This line of research focuses on leveraging object tracking techniques to analyze how the behavior of a parallel application evolves through different scenarios. Our versatile approach allows for a wide scope of studies, including multiple time intervals within same experiment and multiple executions with different configurations. This enables the user to perform very diverse parametric and evolutionary studies, to see which factors (i.e. hardware, software versions or program configuration variables) have bigger impact on the resulting performance, foresee trends in future experiments and better understand how and why the behavior of the program evolves. Our approach mimics the threefold structure of a visual tracking algorithm, including:

  1. Generation of a sequence of images. Each execution scenario is represented as a 2D performance space defined by a given pair of metrics (i.e. IPC and Instructions). Then, every computation of the program is depicted in this space according to their performance behavior.
  2. Object recognition within each image. Clustering is used to group all computations presenting similar behavior. In this way, we are able to automatically identify in the performance space a set of different performance trends exhibited by the most relevant code regions.
  3. Motion analysis of the objects across images. We analyze the whole sequence of images to see the evolution of these performance trends across scenarios.

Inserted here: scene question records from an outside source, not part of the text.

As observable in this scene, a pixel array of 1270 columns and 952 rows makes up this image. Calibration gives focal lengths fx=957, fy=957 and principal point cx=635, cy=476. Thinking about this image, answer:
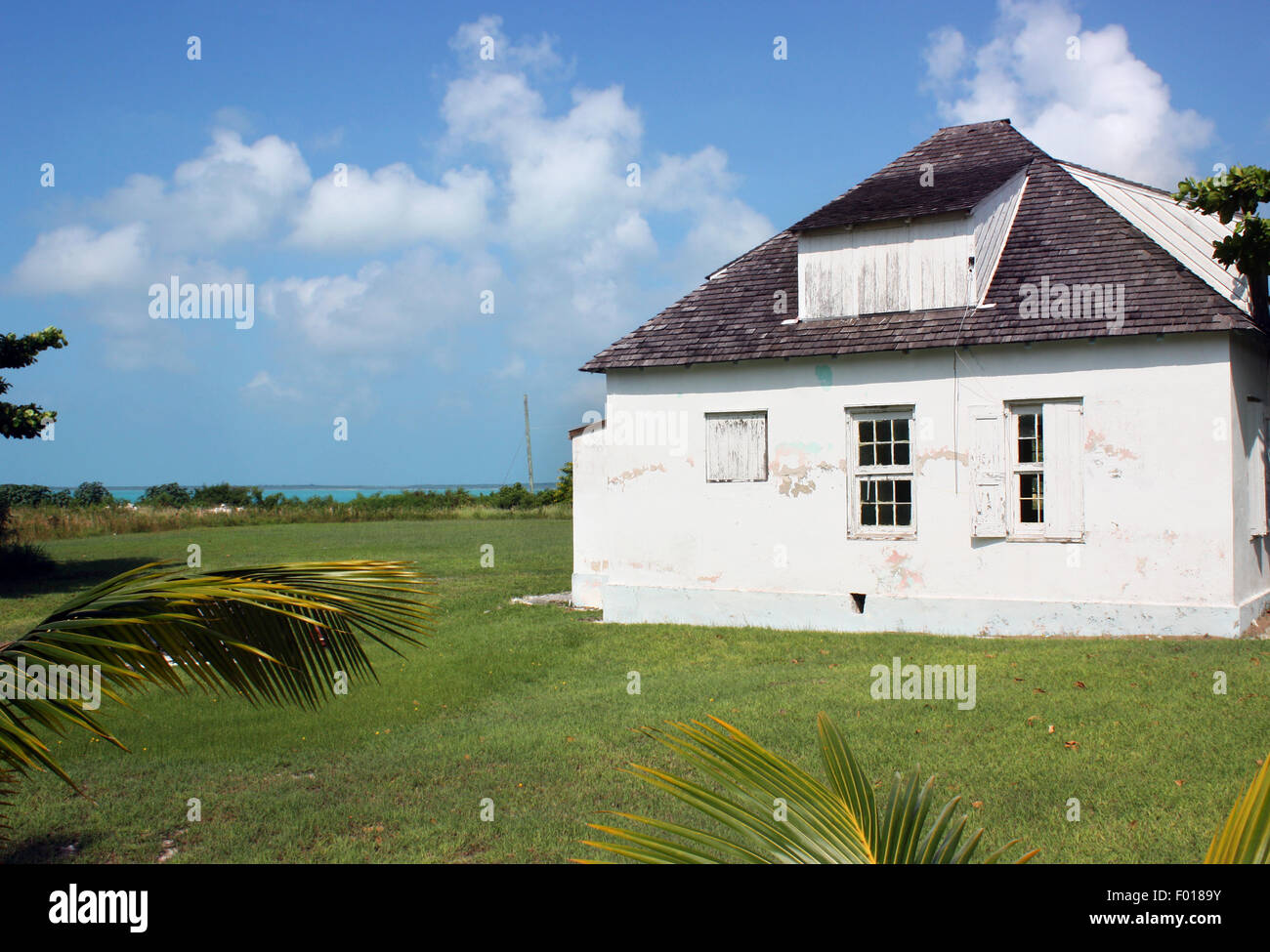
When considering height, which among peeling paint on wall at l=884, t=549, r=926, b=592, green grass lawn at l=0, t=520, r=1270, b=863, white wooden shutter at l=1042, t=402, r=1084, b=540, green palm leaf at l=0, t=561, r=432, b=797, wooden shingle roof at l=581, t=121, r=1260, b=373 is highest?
wooden shingle roof at l=581, t=121, r=1260, b=373

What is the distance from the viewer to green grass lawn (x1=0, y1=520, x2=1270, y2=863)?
6.08 metres

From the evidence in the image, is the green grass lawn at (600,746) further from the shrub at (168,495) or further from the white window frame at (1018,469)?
the shrub at (168,495)

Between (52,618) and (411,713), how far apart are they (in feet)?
21.1

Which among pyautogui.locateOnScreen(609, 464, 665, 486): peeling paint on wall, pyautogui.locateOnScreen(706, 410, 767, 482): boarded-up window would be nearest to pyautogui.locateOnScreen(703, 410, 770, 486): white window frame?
pyautogui.locateOnScreen(706, 410, 767, 482): boarded-up window

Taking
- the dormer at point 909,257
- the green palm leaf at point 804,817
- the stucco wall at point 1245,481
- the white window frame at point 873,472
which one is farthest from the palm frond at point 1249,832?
the dormer at point 909,257

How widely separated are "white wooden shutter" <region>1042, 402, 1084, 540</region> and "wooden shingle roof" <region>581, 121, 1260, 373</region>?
3.47 feet

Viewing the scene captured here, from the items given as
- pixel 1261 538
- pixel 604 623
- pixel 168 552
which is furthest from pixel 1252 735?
pixel 168 552

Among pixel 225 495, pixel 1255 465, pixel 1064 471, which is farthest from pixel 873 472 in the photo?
pixel 225 495

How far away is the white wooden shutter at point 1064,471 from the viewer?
12.6 m

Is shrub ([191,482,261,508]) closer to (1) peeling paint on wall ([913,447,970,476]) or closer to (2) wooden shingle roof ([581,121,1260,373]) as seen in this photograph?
(2) wooden shingle roof ([581,121,1260,373])

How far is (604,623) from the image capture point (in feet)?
49.3

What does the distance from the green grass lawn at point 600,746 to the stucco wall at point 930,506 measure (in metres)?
0.80

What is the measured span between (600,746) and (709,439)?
747 centimetres
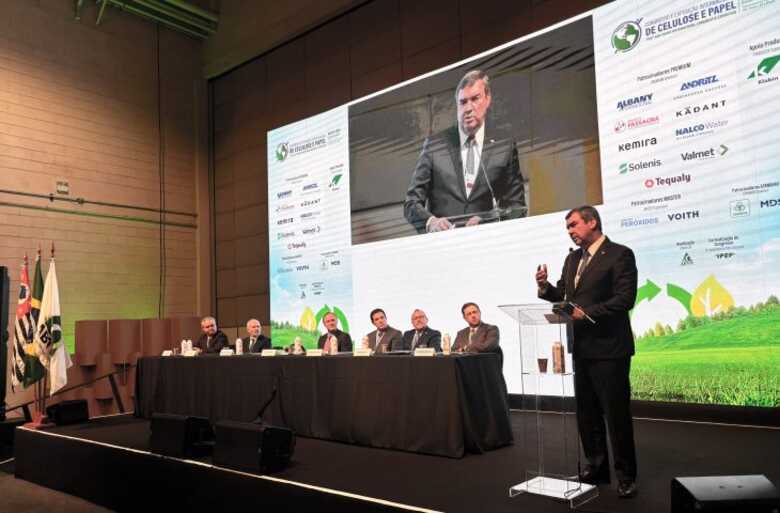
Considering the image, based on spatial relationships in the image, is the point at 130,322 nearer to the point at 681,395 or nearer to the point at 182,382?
the point at 182,382

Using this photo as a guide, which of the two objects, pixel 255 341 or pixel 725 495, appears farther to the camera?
pixel 255 341

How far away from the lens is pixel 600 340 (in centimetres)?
267

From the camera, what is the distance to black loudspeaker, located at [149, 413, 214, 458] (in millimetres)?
3693

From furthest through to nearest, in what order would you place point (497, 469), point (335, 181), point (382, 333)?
point (335, 181) < point (382, 333) < point (497, 469)

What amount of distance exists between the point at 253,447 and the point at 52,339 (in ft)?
11.5

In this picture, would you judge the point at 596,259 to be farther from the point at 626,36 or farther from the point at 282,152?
the point at 282,152

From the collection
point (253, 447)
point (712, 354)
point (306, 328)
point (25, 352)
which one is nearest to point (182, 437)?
point (253, 447)

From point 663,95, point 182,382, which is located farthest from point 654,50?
point 182,382

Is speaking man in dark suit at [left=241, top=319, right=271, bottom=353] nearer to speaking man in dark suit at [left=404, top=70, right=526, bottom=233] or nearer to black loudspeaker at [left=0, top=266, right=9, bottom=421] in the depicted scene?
speaking man in dark suit at [left=404, top=70, right=526, bottom=233]

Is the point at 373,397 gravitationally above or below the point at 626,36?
below

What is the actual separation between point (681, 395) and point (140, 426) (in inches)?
167

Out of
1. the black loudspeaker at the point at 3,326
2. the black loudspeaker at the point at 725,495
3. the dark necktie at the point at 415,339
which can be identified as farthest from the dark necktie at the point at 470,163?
the black loudspeaker at the point at 3,326

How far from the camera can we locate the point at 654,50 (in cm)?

As a result, this tool produces a sequence of scatter plots showing changes in the performance characteristics of the different code regions. This representation enables to easily identify behavioral variations and perturbations. In the following example you can see how the performance of the main code regions in CGPOP varies depending on the architecture and the compiler used.


Fig 1: Sequence of plots showing the program structure at different scenarios

These performance alterations can be displayed in simple trajectory animations, where you can easily track the movements across the performance space. In this example of the atmospheric general circulation model ECHAM5, it is easy to identify both IPC (horizontal) and Instructions (vertical) fluctuations for the two main code regions, which can be good indicators of potential load-imbalaces.

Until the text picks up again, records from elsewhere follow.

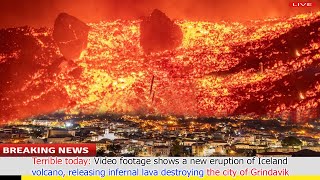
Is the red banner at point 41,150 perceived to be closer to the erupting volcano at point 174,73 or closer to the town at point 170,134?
the town at point 170,134

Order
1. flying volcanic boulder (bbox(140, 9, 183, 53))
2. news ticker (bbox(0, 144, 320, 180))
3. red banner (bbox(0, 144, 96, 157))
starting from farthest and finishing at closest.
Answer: flying volcanic boulder (bbox(140, 9, 183, 53)) → red banner (bbox(0, 144, 96, 157)) → news ticker (bbox(0, 144, 320, 180))

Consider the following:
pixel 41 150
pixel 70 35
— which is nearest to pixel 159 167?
pixel 41 150

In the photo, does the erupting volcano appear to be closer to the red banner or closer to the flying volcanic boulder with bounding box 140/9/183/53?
the flying volcanic boulder with bounding box 140/9/183/53

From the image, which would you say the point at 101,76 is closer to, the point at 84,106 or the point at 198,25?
the point at 84,106

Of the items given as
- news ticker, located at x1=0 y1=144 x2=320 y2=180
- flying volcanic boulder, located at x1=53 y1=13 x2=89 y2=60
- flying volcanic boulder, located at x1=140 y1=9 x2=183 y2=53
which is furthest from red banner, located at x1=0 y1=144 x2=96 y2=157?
flying volcanic boulder, located at x1=140 y1=9 x2=183 y2=53

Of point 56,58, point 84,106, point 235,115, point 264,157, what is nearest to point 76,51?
point 56,58

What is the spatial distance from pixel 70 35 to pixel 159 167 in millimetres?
1701

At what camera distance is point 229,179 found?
511 centimetres

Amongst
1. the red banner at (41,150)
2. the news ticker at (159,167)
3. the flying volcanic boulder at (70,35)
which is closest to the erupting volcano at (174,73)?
the flying volcanic boulder at (70,35)

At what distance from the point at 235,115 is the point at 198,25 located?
0.96 m

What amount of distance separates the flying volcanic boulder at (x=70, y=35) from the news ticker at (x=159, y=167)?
1251 millimetres

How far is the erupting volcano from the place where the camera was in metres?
5.79

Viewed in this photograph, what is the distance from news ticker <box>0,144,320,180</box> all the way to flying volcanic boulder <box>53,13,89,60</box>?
1251 mm

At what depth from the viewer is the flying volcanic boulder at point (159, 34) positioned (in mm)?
5840
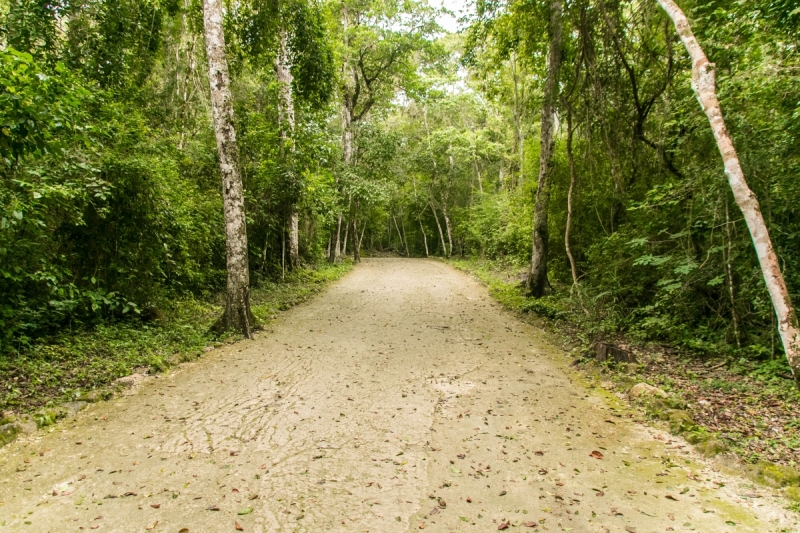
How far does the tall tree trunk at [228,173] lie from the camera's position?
24.7ft

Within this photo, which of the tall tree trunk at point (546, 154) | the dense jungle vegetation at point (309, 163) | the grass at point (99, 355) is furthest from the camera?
the tall tree trunk at point (546, 154)

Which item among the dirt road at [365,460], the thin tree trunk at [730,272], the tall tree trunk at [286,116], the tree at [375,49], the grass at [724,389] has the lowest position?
the dirt road at [365,460]

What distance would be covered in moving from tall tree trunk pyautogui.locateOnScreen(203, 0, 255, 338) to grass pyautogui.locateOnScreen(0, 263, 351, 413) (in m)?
0.51

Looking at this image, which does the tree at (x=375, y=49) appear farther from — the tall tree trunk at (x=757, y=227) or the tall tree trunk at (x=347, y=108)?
the tall tree trunk at (x=757, y=227)

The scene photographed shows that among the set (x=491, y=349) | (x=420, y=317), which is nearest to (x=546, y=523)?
(x=491, y=349)

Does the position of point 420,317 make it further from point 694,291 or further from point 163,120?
point 163,120

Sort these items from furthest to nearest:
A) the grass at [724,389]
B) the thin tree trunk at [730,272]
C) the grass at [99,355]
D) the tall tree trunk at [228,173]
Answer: the tall tree trunk at [228,173] → the thin tree trunk at [730,272] → the grass at [99,355] → the grass at [724,389]

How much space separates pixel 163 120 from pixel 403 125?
22727mm

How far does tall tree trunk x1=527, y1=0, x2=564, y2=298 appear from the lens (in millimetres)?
10047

Fig 2: Trajectory animations

In addition, the tool illustrates the evolution of every code region from the first scenario to the last with respect to the performance metrics selected to generate the images. Next figure shows trend line charts displaying the decreasing evolution in IPC for the two main regions of MR-Genesis when increasing the multi-core resource sharing from 1 to 12 processes per node (left), and a correlation of all performance metrics considered (right) where you can see that the decrease in IPC is connected to an increase in the number of memory misses.